May 10th, 2024

Indexing In UCL


I've been thinking a little about how to support indexing in UCL, as in getting elements from a list or keyed values from a map.  There already exists an index builtin that does this, but I'm wondering if this can be, or even should be, supported in the language itself.

I've reserved . for this, and it'll be relatively easy to make use of it to get map fields. But I do have some concerns with supporting list element dereferencing using square brackets. The big one being that if I were to use square brackets the same way that many other languages do, I suspect (although I haven't confirmed) that it could lead to the parser treating them as two separate list literals. This is because the scanner ignores whitespace, and there's no other syntactic indicators to separate arguments to proc calls, like commas:

echo $x[4]      --> echo $x [4]
echo [1 2 3][2] --> echo [1 2 3] [2]

So I'm not sure what to do here. I'd like to add support for . for map fields but it feels strange doing that just that and having nothing for list elements.

I can think of three ways to address this.

Do Nothing — the first option is easy: don't add any new syntax to the language and just rely on the index builtin. TCL does with lindex, as does Lisp with nth, so I'll be in good company here.

Use Only The Dot — the second option is to add support for the dot and not the square brackets. This is what the Go templating language does for keys of maps or structs fields. They also have an index builtin too, which will work with slice elements.

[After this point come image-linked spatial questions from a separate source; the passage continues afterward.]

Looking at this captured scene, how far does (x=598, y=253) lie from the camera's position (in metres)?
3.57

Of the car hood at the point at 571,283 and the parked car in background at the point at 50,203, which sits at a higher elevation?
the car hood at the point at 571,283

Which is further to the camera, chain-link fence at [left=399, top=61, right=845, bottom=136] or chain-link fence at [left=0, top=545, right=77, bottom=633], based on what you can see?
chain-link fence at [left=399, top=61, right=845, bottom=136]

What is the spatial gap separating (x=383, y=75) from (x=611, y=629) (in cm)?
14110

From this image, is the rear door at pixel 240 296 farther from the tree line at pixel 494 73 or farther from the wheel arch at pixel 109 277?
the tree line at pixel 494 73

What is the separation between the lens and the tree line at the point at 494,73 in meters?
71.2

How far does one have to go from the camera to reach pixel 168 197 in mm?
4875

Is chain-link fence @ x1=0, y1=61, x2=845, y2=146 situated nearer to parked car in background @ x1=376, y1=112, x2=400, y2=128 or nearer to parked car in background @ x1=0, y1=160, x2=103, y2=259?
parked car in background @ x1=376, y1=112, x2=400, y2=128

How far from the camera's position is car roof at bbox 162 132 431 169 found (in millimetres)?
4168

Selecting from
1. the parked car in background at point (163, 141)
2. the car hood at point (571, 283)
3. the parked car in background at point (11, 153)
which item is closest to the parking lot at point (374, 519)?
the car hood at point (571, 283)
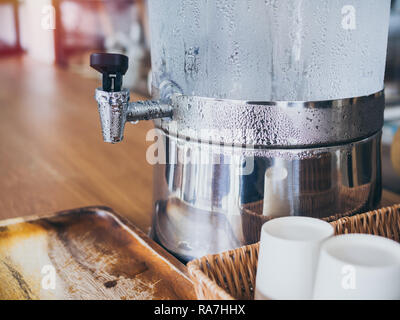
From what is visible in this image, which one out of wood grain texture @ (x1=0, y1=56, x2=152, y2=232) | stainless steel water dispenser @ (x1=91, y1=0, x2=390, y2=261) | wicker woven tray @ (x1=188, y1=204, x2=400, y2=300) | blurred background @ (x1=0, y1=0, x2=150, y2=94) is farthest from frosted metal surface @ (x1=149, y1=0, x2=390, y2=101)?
blurred background @ (x1=0, y1=0, x2=150, y2=94)

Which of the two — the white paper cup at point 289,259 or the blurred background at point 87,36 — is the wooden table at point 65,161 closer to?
the white paper cup at point 289,259

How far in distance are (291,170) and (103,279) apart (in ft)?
0.96

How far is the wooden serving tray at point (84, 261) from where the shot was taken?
62cm

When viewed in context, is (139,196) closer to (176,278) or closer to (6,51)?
(176,278)

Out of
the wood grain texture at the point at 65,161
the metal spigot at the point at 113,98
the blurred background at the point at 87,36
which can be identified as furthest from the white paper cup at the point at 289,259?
the blurred background at the point at 87,36

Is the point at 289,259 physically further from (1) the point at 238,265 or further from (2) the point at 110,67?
(2) the point at 110,67

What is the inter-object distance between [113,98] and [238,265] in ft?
0.81

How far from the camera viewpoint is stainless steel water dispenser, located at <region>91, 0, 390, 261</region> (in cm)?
59

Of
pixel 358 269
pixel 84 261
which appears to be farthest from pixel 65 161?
pixel 358 269

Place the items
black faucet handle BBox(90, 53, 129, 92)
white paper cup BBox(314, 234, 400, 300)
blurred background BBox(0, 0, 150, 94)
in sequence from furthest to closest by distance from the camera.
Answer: blurred background BBox(0, 0, 150, 94), black faucet handle BBox(90, 53, 129, 92), white paper cup BBox(314, 234, 400, 300)

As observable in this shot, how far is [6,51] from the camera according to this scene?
470 cm

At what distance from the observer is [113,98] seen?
0.58m

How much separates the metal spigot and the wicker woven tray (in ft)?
0.69

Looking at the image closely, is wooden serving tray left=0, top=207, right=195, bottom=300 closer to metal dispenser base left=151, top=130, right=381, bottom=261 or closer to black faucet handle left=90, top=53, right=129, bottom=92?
metal dispenser base left=151, top=130, right=381, bottom=261
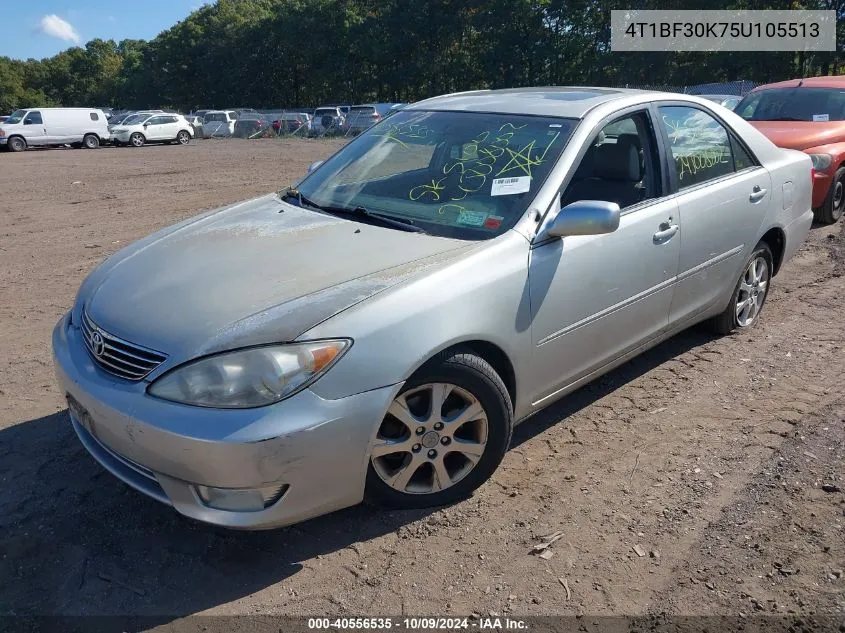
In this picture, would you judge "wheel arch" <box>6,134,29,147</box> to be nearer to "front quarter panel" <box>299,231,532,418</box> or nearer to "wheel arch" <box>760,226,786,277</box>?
"wheel arch" <box>760,226,786,277</box>

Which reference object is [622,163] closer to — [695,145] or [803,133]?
[695,145]

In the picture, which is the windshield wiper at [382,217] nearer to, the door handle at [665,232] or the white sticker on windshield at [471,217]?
the white sticker on windshield at [471,217]

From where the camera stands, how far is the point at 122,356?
2709 mm

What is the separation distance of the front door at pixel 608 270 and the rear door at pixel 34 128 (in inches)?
1354

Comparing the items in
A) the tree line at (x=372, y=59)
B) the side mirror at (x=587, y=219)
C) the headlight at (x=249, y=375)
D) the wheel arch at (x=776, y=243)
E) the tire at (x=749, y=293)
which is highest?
the tree line at (x=372, y=59)

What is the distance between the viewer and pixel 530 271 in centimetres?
309

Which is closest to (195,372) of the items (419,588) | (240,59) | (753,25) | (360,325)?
(360,325)

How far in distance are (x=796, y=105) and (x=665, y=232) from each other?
6577 millimetres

I'd probably do something similar but I may extend it to support index elements. Getting the value of a field would be what you'd expect, but to get the element of a list, the construct .(x) can be used:

echo $x.hello     # returns the "hello" field
echo $x.(4)       # returns the forth element of a list

One benefit of this could be that the .(x) construct would itself be a pipeline, meaning that string and calculated values could be used as well:

echo $x.("hello")
echo $x.($key)
echo $x.([1 2 3] | len)
echo $x.("hello" | toUpper)

I can probably get away with supporting this without changing the scanner or compromising the language design too much. It would be nice to add support for ditching the dot completely when using the parenthesis, BASIC, but I'd probably run into the same issues as with the square brackets if I did, so I think that's out.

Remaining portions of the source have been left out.